黒髪に、やんちゃそうな少年時代の面影を残して大人になったこの男の名は、成田史哉。
同級生かつ、家が隣のこの幼馴染は、何を隠そう私が長年想い続けている人物だったりする。
もちろん、年齢=想っている年数っていうほど純愛ではないけど、思春期に入ってからは、史君への想いを乗せた列車を彼に向かってずっと走らせてる。正直にいえば、幼馴染との成就なんて、漫画の世界だけのファンタジーなんじゃないかと思って、脱線したり、運休することもしばしばありはしたけれど。
だけど、大人になって、気持ちなんて、結局は自分ではコントロールできないものだと悟ってからは、史君行きの列車は、緩やかなスピードでずっと走り続けてる。
だったら、告白すればいいのにって? でも、それはできない。だって、玉砕するのは分かってるから、わざわざ微妙な関係にはなりたくないの。
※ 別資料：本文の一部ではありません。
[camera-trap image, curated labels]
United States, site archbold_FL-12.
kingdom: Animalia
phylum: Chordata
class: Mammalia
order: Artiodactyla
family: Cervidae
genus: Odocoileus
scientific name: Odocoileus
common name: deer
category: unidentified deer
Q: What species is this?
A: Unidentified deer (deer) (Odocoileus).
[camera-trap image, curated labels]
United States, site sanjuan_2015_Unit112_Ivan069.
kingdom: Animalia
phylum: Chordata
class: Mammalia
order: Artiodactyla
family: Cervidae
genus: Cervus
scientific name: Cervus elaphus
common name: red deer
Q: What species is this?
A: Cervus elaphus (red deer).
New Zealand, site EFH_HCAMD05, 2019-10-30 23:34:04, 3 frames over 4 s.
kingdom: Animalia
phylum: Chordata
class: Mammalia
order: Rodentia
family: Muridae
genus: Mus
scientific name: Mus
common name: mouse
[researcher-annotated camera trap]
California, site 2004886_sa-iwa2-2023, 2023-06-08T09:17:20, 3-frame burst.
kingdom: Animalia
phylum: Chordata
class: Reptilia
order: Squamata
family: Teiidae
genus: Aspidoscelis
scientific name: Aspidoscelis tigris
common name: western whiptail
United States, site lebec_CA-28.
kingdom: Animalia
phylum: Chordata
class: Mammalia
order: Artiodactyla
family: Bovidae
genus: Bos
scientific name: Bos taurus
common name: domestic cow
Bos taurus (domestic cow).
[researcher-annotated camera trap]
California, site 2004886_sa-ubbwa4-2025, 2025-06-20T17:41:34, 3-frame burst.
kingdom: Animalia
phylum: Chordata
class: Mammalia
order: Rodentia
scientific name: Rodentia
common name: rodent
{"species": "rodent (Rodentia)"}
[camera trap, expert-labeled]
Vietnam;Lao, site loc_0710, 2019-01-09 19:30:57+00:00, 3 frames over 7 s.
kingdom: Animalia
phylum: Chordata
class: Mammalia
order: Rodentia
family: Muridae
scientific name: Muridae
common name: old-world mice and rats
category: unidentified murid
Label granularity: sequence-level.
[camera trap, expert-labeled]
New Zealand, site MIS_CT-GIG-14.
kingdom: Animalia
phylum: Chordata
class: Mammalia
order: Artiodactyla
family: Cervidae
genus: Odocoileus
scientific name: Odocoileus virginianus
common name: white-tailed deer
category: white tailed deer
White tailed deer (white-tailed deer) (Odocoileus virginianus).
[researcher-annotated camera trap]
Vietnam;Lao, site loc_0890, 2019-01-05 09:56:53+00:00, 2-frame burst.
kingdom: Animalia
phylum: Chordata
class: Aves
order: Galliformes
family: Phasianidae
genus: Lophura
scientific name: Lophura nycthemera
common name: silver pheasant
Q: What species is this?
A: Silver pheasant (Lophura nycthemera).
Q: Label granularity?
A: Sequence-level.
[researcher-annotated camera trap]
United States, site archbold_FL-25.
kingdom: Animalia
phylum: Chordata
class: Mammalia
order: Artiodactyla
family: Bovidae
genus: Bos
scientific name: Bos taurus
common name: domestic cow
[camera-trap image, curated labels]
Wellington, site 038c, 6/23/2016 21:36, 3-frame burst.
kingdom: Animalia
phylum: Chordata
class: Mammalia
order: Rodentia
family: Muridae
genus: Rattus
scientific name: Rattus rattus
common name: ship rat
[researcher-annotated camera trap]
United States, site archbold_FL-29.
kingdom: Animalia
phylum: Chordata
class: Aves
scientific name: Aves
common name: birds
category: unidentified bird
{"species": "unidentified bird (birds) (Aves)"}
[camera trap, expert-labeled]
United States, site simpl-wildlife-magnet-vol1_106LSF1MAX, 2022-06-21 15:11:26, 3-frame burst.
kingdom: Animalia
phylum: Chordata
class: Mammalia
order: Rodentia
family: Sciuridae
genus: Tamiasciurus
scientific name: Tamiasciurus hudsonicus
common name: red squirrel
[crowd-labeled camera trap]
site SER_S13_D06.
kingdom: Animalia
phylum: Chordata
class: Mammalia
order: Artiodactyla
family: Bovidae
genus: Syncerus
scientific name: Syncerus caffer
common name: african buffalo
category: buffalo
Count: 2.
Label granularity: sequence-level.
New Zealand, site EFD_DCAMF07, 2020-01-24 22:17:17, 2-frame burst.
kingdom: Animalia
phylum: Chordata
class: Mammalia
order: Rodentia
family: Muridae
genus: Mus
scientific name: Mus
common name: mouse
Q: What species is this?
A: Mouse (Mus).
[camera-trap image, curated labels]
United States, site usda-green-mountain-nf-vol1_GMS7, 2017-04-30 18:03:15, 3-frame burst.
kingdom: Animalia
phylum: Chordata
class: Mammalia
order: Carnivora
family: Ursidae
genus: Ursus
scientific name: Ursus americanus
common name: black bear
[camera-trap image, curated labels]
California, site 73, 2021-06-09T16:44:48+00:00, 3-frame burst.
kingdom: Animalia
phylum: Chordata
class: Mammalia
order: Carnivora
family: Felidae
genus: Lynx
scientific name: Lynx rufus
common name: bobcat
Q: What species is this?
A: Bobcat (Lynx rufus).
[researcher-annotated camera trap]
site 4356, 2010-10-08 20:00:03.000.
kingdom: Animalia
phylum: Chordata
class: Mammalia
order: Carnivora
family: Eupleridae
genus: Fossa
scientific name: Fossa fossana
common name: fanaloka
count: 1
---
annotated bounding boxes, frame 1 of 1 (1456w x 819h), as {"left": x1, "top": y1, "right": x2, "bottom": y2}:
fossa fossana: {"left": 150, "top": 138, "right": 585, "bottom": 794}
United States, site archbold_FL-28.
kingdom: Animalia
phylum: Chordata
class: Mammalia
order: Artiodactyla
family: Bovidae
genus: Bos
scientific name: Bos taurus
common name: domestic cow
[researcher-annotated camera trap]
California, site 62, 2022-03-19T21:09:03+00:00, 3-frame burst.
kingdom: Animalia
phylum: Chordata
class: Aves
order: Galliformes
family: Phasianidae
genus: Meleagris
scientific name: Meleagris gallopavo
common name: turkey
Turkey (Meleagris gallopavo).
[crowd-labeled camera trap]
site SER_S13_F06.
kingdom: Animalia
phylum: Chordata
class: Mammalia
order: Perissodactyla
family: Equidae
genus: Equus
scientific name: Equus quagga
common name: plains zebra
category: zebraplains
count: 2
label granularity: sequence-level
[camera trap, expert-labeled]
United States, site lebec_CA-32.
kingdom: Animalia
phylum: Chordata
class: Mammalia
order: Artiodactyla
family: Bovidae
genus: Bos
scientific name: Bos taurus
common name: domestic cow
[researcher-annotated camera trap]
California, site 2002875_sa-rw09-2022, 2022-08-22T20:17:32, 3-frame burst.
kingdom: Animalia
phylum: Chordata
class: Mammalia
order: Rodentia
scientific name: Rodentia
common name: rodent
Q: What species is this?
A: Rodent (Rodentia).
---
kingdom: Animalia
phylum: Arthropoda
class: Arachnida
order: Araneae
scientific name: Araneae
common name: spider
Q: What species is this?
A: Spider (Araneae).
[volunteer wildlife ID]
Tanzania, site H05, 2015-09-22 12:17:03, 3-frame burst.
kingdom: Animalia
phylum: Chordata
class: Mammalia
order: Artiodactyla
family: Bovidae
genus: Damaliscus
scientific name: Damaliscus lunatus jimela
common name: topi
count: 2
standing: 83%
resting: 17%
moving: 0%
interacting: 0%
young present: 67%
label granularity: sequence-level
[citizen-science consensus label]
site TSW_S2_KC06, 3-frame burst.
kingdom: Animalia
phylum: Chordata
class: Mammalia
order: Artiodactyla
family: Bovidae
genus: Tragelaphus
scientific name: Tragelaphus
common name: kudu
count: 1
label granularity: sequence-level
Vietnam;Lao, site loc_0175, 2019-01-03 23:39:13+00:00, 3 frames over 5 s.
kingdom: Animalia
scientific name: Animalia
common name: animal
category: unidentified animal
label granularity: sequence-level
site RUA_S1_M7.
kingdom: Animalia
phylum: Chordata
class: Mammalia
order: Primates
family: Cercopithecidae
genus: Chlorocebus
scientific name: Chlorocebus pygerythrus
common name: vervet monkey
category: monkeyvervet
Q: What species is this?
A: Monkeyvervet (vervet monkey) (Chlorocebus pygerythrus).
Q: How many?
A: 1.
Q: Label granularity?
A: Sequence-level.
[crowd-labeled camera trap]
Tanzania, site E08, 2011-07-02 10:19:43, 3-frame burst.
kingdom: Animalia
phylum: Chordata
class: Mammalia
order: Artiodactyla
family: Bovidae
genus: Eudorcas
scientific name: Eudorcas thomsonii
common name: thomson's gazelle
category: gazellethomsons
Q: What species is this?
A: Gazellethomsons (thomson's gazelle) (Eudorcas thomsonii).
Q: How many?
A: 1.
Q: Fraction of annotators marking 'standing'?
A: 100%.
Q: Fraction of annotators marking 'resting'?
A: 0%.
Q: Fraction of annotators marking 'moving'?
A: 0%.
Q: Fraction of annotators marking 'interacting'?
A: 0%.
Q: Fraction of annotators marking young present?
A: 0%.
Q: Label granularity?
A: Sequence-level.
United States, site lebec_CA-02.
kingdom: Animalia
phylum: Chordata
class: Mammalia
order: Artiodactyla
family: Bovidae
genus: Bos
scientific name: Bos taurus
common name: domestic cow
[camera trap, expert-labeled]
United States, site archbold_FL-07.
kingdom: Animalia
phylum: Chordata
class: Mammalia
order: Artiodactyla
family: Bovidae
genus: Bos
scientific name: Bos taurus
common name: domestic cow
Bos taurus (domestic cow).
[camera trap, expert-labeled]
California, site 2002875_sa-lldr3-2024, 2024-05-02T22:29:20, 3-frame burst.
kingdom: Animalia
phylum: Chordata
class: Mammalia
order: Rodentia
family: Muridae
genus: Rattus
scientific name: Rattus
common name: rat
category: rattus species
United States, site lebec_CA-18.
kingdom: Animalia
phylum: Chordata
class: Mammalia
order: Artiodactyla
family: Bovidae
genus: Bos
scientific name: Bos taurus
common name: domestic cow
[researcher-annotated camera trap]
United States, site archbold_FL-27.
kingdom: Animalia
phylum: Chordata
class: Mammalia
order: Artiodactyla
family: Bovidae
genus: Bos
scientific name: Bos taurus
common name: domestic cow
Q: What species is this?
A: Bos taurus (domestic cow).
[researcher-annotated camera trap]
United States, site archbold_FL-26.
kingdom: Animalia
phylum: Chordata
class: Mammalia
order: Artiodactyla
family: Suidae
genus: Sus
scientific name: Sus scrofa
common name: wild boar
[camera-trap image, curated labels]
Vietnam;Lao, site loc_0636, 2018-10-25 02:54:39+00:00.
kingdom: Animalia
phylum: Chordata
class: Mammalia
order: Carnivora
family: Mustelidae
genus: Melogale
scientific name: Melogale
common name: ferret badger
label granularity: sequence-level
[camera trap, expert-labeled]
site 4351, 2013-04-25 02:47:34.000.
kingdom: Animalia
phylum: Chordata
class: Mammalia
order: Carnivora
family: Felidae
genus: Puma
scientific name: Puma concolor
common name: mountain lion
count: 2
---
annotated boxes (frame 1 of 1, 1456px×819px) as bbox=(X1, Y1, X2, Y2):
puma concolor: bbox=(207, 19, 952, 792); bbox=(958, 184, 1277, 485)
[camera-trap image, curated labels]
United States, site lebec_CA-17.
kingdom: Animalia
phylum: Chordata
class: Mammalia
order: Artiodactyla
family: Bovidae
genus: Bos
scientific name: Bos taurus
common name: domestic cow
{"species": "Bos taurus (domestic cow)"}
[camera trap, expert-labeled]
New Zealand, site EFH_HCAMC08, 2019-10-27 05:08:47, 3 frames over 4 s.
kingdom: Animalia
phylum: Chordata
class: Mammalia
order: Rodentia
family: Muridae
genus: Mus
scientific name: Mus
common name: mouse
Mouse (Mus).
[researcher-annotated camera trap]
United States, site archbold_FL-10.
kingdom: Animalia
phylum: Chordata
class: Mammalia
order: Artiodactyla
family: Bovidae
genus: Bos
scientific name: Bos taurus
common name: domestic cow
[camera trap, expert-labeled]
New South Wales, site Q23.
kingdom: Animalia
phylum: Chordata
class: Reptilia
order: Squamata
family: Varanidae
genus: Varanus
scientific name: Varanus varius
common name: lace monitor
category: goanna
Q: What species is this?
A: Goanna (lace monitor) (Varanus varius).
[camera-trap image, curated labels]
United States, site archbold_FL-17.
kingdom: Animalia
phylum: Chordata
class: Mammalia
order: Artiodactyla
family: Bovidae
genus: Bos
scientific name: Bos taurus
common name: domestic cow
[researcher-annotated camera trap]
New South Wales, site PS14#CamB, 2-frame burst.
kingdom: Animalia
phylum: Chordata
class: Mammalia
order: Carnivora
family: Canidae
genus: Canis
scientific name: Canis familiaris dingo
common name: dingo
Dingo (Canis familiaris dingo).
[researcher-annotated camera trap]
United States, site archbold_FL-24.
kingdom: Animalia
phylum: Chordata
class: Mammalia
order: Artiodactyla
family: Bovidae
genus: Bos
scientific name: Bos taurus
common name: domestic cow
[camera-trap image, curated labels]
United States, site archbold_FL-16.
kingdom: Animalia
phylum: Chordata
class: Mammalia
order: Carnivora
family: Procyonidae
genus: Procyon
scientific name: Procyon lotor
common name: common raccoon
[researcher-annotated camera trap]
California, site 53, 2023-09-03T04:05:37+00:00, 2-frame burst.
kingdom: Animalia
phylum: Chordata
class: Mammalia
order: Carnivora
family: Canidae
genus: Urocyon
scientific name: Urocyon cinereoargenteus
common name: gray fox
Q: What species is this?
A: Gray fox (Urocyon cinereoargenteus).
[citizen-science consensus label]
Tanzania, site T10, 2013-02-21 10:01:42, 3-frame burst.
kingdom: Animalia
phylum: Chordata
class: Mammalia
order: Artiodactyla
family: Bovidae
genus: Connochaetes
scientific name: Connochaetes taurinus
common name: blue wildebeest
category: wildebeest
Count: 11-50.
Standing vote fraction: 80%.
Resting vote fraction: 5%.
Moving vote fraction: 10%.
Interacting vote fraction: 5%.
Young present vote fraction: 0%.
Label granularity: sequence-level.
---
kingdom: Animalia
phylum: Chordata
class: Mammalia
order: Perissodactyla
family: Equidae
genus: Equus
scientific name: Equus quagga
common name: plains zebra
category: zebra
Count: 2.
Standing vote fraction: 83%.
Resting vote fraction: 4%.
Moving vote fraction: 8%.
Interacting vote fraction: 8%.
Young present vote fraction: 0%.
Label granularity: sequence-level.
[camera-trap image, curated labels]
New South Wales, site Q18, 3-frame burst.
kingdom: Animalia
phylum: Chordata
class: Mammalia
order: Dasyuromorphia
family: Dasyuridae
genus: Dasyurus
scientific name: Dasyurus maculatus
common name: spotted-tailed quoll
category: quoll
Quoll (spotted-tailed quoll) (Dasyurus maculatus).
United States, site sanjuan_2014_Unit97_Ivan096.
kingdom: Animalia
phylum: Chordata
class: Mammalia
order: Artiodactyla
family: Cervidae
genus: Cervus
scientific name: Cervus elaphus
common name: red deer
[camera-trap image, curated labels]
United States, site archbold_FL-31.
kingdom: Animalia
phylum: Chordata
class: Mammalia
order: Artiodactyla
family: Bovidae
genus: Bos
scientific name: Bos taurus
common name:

史君の歴代の彼女は、全員把握しているわけじゃないけど、何人かは見たことがある。みーんな、可愛い子ばっかりで、爪も綺麗にネイルしているような女の子。
私はといえば、マニキュアでもしようものなら、実験の試薬ですぐに落ちるし、それが逆にコンタミになっちゃう場合がある。つまり、私はマニキュアなんて御法度の世界で生きる人間。